Recognizing that neither political party wants to be seen as losing the budget debate, and that neither spending cuts nor tax increases alone will solve America’s mammoth fiscal woes, some are suggesting a combination of both remedies. Former Senator Pete Domenici is a co-chair of a bipartisan budget commission that issued a sweeping reform plan last year. Domenici testified on Capitol Hill this week.
"Neither revenue increases nor spending cuts alone could extricate us from this [deficit crisis]. Everything must be on the table," he said. "We witnessed in our task force that members were reluctant to agree to policies that they dislike unless they saw those on the other side contributing and making sacrifices in other areas."
Dispute over taxes
But Democrats are refusing to consider deep cuts in domestic spending and Republicans dismiss all talk of raising taxes on any segment of the population. With both sides clinging to hardened ideological positions, negotiations have yet to yield a budget for the remainder of the current fiscal year, much less next year or into the future.

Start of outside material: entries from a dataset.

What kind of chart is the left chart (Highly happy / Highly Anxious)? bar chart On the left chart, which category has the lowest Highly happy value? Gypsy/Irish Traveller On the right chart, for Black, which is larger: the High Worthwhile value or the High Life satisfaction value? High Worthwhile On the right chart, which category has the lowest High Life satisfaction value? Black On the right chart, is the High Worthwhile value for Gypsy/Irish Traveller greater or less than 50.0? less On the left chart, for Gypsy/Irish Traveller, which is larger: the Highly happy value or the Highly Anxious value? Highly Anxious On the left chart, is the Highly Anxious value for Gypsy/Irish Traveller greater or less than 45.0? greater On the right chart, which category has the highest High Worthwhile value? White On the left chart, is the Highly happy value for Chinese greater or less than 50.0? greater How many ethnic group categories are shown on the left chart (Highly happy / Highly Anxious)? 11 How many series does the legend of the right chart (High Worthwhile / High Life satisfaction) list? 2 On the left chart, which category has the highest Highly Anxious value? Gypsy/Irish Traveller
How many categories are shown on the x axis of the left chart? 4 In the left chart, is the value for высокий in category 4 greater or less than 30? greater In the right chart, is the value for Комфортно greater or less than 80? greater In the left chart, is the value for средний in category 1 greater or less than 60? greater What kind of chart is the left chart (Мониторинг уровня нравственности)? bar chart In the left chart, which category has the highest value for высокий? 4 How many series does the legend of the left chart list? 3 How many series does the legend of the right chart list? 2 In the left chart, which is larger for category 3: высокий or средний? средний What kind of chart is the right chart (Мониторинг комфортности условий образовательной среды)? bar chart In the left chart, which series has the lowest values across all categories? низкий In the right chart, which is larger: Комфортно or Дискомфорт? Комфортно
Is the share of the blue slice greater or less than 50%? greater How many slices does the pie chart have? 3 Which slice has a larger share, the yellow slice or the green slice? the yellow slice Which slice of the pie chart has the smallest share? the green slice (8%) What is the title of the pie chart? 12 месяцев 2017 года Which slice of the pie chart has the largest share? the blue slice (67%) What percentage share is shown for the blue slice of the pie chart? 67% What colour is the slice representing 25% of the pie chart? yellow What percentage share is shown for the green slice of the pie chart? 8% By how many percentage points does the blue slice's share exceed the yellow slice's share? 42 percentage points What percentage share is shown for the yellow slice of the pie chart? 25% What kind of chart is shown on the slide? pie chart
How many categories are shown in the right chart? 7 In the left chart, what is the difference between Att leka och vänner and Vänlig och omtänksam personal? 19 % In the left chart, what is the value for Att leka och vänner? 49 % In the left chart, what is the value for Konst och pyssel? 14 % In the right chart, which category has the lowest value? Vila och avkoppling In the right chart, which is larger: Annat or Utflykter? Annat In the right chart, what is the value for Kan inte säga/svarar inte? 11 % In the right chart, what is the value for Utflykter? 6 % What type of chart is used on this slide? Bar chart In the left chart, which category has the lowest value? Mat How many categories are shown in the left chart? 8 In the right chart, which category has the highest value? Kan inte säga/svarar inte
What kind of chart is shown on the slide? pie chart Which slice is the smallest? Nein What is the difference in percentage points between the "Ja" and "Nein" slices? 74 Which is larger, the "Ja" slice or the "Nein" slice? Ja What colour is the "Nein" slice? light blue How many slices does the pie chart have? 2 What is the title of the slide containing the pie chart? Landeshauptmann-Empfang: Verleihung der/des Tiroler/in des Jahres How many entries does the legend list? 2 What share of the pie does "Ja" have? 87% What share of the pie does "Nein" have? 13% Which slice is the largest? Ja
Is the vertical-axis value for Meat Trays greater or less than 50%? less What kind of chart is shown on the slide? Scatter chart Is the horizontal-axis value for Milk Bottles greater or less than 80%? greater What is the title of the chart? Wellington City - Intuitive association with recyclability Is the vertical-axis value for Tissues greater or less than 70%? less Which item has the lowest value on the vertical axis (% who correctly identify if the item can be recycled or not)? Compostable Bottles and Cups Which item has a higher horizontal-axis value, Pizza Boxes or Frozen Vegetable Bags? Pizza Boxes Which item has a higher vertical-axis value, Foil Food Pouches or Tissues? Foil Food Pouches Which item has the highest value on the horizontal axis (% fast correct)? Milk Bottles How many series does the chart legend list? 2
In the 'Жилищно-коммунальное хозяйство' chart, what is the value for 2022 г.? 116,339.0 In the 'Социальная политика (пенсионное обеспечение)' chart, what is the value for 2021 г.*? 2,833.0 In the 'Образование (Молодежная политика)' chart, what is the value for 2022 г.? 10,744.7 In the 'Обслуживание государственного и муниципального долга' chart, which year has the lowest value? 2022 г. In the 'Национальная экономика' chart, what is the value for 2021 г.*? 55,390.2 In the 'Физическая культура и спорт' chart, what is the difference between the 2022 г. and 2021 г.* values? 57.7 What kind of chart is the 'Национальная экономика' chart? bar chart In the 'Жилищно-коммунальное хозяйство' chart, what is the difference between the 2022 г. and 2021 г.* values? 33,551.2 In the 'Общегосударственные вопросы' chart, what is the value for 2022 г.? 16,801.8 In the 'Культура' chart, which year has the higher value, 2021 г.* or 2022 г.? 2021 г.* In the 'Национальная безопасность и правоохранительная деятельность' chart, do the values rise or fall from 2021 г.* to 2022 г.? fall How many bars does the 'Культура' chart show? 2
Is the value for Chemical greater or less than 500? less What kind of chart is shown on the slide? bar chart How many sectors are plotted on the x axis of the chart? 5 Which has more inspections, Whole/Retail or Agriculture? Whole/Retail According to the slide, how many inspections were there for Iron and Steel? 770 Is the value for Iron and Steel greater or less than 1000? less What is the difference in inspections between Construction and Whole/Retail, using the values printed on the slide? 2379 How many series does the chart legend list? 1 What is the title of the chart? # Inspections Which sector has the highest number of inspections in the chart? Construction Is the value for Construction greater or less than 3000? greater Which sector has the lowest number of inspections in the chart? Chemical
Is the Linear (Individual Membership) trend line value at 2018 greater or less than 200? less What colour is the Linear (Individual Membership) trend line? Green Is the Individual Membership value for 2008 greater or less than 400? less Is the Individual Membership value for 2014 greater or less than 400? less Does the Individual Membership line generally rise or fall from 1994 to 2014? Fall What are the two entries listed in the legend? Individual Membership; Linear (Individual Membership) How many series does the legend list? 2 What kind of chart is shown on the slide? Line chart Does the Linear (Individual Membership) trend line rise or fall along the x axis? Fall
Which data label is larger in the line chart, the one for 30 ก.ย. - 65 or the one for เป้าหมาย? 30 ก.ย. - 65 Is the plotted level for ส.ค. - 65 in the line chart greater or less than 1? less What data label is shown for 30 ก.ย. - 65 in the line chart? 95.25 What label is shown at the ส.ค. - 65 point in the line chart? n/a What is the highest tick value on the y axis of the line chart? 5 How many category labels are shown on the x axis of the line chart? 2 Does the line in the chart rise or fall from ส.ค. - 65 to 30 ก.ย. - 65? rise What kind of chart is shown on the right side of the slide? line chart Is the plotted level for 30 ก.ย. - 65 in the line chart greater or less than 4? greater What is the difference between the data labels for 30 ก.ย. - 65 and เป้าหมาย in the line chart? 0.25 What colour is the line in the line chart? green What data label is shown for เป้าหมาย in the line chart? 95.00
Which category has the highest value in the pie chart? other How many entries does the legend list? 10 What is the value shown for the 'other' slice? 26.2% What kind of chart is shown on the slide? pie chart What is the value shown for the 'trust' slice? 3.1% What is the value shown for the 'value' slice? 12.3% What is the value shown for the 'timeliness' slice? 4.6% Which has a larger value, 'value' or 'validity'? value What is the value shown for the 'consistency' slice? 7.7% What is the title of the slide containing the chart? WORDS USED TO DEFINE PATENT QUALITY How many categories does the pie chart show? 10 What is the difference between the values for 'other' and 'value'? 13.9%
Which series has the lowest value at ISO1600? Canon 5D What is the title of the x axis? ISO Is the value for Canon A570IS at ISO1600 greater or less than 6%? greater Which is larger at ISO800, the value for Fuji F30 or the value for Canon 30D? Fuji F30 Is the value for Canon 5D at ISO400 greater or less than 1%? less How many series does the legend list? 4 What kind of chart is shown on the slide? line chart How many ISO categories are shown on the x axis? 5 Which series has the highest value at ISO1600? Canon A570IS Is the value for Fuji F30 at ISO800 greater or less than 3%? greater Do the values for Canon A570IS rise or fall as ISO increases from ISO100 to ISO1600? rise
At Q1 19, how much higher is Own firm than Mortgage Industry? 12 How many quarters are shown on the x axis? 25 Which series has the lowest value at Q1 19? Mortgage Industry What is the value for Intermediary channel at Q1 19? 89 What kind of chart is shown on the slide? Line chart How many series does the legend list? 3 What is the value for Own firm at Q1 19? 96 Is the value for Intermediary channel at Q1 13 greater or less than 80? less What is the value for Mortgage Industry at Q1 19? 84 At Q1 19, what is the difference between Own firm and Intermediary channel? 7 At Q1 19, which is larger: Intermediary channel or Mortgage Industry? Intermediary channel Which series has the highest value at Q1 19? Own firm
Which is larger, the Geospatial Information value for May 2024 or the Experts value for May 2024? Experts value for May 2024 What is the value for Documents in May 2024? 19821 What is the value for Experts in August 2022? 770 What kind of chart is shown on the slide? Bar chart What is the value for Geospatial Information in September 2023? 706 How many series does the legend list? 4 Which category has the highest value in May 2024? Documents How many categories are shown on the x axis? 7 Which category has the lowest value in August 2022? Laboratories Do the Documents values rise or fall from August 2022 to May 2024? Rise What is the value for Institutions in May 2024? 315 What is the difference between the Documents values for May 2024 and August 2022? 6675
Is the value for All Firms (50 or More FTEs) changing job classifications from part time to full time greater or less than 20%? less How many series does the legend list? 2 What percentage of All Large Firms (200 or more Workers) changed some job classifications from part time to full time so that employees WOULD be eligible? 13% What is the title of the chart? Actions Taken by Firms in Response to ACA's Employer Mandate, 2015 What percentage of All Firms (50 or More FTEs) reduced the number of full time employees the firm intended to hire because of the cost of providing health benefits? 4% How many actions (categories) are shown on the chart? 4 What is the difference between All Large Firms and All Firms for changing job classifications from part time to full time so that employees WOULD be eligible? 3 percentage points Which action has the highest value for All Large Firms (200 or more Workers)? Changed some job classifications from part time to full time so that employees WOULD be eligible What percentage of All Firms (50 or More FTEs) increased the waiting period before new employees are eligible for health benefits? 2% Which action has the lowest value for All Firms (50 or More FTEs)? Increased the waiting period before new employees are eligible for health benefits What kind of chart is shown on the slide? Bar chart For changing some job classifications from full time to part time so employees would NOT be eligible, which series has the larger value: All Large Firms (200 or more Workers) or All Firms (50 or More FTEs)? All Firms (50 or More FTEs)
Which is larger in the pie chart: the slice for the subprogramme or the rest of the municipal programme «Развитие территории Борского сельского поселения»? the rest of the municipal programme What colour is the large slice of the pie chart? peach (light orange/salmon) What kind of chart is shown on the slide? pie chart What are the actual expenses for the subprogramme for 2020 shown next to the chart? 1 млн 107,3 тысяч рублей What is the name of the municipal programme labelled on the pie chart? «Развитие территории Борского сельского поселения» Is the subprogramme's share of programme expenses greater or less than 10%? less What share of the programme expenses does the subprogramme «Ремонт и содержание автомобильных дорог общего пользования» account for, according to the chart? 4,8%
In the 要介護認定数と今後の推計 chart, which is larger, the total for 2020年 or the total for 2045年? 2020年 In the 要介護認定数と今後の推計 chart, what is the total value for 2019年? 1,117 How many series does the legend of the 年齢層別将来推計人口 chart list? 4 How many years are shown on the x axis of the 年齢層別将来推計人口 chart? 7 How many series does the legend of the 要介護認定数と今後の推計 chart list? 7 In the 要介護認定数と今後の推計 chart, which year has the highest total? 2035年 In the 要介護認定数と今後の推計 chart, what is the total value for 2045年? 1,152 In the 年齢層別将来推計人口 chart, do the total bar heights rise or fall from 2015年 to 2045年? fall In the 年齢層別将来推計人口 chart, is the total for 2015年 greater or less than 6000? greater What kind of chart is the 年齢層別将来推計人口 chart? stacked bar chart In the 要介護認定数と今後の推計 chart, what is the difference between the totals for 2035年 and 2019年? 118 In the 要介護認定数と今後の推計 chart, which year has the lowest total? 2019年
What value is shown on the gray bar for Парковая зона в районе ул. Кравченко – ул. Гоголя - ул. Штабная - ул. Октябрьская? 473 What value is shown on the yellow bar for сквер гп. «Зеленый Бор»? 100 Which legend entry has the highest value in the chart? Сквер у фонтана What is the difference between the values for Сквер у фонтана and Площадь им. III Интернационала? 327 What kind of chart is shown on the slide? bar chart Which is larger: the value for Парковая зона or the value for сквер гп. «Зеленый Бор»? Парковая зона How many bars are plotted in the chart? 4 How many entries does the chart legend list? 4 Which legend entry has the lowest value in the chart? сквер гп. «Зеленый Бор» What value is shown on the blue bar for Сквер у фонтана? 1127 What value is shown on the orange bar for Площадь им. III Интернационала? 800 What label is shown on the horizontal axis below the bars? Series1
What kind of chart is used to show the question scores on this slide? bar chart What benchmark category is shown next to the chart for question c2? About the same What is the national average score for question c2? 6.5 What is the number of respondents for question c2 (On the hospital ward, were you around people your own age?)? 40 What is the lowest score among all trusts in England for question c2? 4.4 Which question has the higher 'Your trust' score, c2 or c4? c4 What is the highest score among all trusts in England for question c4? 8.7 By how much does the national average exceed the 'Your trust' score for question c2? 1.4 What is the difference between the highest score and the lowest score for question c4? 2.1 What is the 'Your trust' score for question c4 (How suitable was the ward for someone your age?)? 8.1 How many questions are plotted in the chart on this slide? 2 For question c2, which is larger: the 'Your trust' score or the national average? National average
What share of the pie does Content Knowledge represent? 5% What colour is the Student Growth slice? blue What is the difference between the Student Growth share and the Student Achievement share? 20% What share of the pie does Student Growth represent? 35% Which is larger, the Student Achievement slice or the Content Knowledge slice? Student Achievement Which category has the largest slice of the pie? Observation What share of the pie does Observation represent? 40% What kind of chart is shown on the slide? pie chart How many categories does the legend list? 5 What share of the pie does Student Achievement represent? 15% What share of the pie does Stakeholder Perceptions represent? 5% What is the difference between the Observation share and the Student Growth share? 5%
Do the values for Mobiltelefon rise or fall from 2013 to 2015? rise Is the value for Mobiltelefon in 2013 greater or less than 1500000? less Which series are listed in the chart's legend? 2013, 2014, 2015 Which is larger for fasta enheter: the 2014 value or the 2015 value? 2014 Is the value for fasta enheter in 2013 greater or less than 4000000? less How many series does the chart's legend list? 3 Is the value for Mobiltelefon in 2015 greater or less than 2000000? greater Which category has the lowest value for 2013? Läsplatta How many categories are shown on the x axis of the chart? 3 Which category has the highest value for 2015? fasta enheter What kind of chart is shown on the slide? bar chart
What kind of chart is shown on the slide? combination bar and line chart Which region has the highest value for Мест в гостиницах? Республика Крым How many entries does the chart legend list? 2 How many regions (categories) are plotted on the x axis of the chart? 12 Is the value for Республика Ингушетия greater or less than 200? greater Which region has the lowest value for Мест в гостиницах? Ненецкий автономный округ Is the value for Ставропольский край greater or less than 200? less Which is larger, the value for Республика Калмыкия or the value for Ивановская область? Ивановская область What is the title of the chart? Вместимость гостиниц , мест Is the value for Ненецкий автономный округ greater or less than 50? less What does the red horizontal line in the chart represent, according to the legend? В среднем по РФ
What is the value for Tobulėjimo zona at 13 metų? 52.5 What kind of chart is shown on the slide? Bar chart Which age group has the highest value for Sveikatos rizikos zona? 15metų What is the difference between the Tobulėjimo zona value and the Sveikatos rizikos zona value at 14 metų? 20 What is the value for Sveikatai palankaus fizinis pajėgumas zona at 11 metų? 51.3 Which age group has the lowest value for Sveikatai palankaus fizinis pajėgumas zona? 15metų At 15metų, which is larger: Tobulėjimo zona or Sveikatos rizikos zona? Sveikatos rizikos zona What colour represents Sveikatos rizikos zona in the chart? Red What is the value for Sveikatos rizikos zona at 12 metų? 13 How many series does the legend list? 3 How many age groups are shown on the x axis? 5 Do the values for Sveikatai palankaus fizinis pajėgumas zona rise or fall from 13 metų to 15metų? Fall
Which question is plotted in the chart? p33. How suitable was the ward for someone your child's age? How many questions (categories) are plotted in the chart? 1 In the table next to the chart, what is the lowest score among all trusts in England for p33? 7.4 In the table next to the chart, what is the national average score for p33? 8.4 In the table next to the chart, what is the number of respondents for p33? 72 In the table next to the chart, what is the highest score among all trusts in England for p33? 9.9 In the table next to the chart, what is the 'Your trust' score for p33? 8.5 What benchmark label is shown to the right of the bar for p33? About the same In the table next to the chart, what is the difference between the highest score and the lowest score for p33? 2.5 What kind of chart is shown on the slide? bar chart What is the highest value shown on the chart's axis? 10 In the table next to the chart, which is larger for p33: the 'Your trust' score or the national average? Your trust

Analyst John Fortier sees the budget debate as a test of America’s democratic process, and its ability to respond to a grave and looming threat.
"It is a test, and the test is difficult because, yes, today the [deficit] numbers are bad, and we can see that we are in a different place fiscally than we ever have been," said Fortier."But it is the future that we are looking at that really is bleak. The commitments we have made 25-30 years down the line are very significant. We do not have the match between what we plan to spend and what we are going to raise [in revenues]."
Budget negotiations have focused on domestic non-security spending, which accounts for less than 15-percent of the federal outlays. Left untouched is the U.S. defense budget - the world’s largest - and programs that provide income and health care to retirees. Without reform, so-called entitlement programs are projected to add trillions of dollars to America’s national debt in coming decades, wiping out any savings in other parts of the budget or additional revenues that might be collected if and when a budget deal is reached.